National Amusements, based in Dedham, Mass., will tear down the existing 12-screen complex in two steps so that the theater, at Route 60 and the Parkway West adjacent to Robinson Town Centre, can stay open.
The plan has not yet been submitted to municipal officials in Robinson, who must approve the project.
As a result, no construction timetable has been set.
"We want to proceed as soon as possible," National Amusements spokeswoman Dana Wilson said.
The project would begin with demolition of five screens, which would be replaced with eight screens and a new lobby. Upon completion of that work, the remaining old screens would be torn down and eight more new ones would go up.
Showcase is one of two chains that have dominated the movie market in Pittsburgh for 25 years. The other is Carmike Cinemas and its predecessors, Cinema World and Cinemette.
New competitors are entering the region this year. Destinta Theaters of Lodi, N.J., will open a 22-screen megaplex with stadium seating next week in North Versailles. It is building a similar complex at the Chartiers Valley Shopping Center in Collier, just a few miles from Showcase Cinemas West. Destinta hopes to have that one open by the end of next month.
Loews Cineplex, based in New York City, is building new theaters in North Versailles and Homestead, both slated to open in November. Similar complexes have been proposed or investigated for Downtown, Monroeville and another site in Collier.
Although the first megaplex theater with stadium seating and improved sound and concessions was built in Dallas in 1995, the trend is only now reaching Pittsburgh. Carmike 10 at South Hills Village, which opened last year, was the first local theater to offer stadium seating. The Destinta theater in North Versailles will be the first with more than 20 screens.

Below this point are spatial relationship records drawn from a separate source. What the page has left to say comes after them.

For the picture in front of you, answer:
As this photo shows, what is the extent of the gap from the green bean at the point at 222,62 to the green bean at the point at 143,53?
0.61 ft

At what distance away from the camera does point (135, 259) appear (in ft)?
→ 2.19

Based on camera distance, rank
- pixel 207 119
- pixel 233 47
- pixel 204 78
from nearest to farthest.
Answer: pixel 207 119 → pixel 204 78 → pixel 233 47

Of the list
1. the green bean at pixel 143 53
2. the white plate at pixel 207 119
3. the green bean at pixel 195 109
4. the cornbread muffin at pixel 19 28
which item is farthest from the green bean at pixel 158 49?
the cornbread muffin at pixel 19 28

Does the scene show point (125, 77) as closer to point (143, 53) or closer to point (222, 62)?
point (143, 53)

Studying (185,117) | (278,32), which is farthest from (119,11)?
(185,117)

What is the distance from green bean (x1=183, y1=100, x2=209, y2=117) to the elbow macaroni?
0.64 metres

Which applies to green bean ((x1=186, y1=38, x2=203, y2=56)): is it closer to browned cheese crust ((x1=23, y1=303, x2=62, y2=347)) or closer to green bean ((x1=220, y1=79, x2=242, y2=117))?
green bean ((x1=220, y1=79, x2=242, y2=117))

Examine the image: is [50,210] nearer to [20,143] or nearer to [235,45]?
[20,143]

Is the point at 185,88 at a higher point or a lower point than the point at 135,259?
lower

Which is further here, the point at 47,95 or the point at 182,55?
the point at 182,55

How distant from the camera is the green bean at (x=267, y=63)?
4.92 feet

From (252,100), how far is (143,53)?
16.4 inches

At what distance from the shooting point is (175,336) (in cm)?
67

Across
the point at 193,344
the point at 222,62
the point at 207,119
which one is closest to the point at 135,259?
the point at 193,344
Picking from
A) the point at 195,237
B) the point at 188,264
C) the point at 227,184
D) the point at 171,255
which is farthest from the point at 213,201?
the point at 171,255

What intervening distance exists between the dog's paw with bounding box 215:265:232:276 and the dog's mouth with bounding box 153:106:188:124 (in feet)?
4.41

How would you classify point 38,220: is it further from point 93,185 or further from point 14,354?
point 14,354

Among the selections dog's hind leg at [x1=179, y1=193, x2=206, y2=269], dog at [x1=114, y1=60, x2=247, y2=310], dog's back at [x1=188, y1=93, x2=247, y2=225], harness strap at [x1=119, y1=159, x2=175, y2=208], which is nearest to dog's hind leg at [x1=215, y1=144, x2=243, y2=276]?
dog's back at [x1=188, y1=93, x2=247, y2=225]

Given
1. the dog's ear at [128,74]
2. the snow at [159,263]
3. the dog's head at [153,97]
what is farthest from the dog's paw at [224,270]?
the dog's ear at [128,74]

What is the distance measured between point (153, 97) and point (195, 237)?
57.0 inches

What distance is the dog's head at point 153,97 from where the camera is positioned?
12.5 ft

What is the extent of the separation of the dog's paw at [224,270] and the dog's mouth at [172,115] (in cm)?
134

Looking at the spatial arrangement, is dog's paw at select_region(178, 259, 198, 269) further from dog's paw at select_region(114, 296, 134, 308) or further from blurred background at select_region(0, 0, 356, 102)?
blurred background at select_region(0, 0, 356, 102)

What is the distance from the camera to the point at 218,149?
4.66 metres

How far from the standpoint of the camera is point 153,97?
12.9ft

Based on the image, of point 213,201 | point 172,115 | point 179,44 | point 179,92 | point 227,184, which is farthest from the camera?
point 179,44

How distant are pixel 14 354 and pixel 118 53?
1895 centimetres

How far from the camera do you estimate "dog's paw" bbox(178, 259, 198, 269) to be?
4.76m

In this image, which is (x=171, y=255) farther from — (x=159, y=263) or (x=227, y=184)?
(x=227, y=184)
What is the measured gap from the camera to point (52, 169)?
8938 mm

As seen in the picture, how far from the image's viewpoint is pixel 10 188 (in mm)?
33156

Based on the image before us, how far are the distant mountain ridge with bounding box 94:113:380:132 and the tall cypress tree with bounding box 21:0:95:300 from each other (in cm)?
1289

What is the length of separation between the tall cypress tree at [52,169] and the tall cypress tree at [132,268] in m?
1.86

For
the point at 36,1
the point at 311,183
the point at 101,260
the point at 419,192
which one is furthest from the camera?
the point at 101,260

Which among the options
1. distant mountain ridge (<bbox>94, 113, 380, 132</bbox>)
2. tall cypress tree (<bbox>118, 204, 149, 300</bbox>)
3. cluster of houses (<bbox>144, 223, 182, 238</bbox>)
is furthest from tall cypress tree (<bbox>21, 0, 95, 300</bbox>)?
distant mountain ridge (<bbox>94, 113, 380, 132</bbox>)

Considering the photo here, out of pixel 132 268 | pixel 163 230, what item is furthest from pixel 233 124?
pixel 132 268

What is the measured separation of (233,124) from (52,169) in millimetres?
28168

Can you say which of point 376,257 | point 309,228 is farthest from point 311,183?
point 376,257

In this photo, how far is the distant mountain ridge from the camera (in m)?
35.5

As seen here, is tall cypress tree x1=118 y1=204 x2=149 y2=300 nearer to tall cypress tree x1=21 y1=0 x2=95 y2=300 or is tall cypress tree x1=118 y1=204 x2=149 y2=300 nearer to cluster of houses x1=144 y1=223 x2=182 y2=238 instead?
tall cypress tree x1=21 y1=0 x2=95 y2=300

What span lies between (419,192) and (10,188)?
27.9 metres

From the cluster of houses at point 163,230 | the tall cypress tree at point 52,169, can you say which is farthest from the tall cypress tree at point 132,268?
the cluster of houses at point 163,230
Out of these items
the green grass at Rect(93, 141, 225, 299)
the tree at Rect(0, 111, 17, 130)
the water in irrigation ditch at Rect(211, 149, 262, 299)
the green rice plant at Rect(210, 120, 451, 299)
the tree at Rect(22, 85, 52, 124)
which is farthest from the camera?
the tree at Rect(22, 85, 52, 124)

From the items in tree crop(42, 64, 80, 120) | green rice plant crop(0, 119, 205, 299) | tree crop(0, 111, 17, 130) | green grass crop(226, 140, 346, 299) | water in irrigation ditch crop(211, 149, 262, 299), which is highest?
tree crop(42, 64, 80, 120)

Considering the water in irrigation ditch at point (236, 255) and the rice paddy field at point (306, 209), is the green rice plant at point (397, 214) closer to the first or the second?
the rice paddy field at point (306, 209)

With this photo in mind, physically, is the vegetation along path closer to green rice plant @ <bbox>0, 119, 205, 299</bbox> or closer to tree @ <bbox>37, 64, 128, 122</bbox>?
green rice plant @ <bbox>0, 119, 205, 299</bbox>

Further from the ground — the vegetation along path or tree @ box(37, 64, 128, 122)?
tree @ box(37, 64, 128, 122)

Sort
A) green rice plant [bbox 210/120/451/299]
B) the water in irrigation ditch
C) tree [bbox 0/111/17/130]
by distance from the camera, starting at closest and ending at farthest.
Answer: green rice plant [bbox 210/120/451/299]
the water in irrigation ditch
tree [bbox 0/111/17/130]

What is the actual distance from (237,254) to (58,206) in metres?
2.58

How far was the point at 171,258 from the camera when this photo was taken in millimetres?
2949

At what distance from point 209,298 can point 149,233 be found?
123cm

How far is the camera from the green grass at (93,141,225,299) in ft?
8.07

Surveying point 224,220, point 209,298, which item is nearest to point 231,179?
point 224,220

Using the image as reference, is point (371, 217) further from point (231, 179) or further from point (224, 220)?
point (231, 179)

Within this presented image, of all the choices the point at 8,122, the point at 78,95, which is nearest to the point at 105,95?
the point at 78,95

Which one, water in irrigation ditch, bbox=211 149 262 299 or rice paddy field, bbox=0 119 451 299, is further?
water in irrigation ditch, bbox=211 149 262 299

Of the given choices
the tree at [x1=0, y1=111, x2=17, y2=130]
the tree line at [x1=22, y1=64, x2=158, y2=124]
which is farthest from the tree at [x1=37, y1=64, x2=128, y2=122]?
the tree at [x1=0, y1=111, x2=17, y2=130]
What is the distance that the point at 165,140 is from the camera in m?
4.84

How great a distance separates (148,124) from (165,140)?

Wilson said the rebuilding of Showcase Cinemas West was not necessarily related to the arrival of the new theaters, but is part of a schedule for renovating all of National Amusements' cinemas.
Wilson did not know whether there were plans to rebuild the chain's other Pittsburgh theaters, the Showcase Cinemas East in Wilkins and the Showcase Cinemas North in McCandless.
Showcase Cinemas East was the first of the three complexes, opening in 1976. Showcase Cinemas West opened in 1978, followed by the Showcase Cinemas North in 1979. Screens have been added to each theater over the years.